[EXERCISE MATERIAL start]
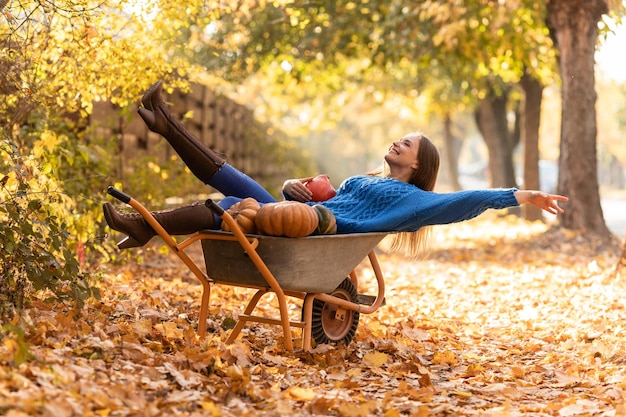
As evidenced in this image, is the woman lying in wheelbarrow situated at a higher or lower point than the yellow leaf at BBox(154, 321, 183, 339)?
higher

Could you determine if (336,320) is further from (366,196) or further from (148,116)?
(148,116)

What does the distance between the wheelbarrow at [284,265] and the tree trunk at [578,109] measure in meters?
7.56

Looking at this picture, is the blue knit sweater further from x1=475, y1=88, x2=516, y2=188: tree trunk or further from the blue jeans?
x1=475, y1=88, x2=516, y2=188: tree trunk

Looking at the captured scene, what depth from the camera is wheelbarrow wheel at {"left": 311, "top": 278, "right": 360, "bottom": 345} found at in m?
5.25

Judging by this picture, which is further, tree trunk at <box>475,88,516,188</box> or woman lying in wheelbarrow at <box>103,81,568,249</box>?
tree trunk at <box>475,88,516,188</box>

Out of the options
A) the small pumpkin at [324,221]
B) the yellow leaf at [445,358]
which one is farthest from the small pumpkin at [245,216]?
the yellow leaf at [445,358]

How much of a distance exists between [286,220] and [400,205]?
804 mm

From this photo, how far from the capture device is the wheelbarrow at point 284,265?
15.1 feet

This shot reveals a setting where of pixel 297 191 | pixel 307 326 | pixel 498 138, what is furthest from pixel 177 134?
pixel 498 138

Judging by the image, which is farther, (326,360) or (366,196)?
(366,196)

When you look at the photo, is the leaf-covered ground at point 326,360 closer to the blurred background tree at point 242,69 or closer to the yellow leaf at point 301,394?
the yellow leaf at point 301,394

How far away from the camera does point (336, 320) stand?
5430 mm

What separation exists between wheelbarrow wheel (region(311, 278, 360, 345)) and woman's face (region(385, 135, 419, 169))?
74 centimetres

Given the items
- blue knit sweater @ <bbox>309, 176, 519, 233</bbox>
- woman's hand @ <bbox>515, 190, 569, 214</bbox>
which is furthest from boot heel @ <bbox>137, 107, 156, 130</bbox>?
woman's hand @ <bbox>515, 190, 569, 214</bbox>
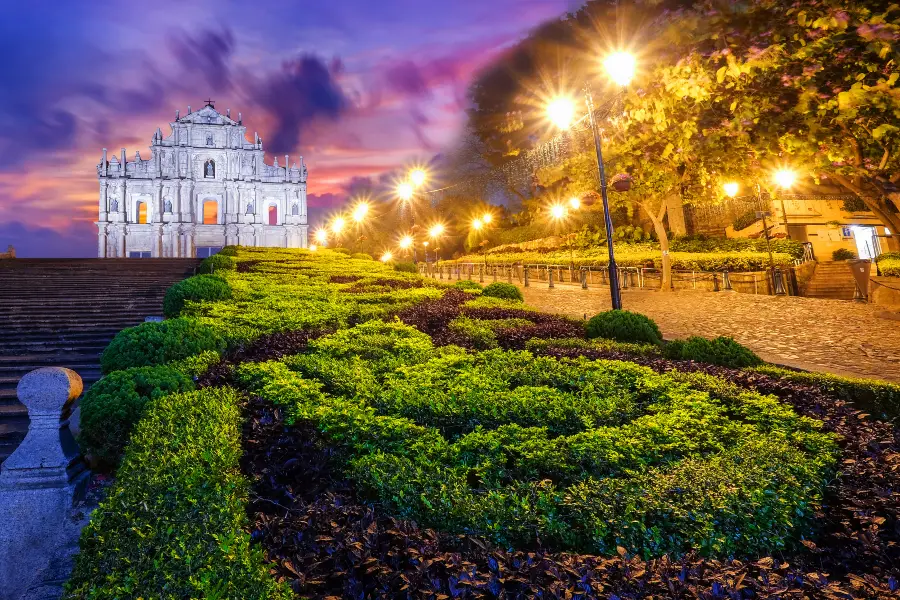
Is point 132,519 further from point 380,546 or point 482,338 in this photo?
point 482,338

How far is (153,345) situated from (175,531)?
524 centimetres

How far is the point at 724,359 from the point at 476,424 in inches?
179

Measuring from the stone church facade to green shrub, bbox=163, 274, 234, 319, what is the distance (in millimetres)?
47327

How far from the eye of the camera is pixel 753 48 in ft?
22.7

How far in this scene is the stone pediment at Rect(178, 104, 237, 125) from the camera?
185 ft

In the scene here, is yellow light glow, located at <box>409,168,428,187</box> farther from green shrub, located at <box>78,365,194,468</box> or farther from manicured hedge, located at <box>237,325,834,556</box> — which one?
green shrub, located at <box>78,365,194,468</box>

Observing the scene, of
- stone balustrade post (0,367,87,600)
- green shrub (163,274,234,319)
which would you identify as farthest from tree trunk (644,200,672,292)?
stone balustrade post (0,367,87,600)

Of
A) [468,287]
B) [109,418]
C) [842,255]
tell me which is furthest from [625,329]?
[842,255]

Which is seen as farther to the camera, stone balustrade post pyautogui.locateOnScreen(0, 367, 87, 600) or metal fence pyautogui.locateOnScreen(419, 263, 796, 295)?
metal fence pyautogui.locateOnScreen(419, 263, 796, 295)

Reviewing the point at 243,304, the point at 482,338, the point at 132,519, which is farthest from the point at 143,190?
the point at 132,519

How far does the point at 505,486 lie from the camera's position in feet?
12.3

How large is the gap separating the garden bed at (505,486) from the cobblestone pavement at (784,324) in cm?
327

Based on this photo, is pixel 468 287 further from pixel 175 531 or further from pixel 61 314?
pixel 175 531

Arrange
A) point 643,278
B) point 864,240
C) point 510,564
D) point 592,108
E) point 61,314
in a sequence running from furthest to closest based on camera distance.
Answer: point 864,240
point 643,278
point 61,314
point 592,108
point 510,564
[EXERCISE MATERIAL end]
[EXERCISE MATERIAL start]
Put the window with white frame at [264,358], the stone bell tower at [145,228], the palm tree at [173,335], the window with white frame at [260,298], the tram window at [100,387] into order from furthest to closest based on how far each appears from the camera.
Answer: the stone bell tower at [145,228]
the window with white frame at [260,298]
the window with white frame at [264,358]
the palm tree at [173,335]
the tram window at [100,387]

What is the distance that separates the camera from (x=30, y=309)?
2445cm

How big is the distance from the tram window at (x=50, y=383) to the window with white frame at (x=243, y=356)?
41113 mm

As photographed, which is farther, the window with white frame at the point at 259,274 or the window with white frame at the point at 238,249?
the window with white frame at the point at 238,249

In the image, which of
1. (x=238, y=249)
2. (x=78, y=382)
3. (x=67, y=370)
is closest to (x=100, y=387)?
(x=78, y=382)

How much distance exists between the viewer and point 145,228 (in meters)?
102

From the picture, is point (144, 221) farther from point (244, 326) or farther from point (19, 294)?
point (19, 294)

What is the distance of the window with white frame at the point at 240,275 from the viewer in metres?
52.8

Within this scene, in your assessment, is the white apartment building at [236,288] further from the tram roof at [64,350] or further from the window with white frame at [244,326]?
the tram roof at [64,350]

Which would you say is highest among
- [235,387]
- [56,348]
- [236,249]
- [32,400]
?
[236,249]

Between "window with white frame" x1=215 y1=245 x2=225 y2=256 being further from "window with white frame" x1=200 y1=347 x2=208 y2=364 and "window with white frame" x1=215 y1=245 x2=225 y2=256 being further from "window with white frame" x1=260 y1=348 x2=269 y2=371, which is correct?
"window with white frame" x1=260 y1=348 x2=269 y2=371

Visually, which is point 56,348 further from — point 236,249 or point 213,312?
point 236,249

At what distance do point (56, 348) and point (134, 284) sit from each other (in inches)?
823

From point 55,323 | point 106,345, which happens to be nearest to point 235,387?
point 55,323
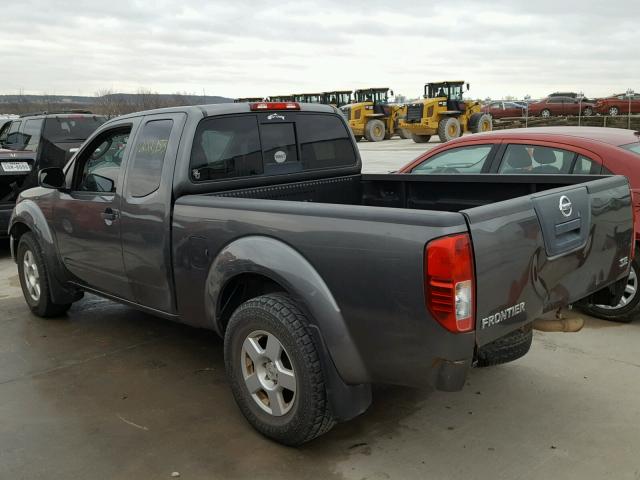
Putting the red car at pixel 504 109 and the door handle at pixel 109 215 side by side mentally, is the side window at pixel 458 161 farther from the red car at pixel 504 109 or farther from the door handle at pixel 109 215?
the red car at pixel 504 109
[EXERCISE MATERIAL end]
[EXERCISE MATERIAL start]
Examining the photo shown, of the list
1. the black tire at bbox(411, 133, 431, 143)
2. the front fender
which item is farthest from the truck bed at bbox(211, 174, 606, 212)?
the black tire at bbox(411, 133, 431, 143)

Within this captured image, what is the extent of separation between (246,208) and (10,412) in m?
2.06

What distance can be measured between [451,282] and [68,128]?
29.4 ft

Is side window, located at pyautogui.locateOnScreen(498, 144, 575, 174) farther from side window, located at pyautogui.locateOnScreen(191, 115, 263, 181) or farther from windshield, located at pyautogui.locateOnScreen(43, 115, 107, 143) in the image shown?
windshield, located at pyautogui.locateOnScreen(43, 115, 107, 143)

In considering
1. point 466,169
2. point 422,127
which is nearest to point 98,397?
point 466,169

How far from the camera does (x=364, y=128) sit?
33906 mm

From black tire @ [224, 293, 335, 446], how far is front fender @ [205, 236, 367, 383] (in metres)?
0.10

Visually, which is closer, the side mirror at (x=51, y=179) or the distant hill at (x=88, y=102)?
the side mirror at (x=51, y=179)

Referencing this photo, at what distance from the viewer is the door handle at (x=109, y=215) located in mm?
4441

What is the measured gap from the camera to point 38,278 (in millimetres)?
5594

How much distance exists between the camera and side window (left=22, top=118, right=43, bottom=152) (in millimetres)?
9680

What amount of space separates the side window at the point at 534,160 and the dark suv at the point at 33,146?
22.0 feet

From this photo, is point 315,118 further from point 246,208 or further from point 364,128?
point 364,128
[EXERCISE MATERIAL end]
§ PROBLEM DETAILS
Please select every line in the listing above that contains the word "farthest", treating uppercase and lowercase as different. Copy each such line in full.

§ FULL ANSWER
which one is farthest from the small pumpkin at [245,216]?
which would you identify as farthest from tree trunk (644,200,672,292)?
Reviewing the point at 243,304, the point at 482,338, the point at 132,519, which is farthest from the point at 143,190?
which item is farthest from the truck bed at bbox(211, 174, 606, 212)?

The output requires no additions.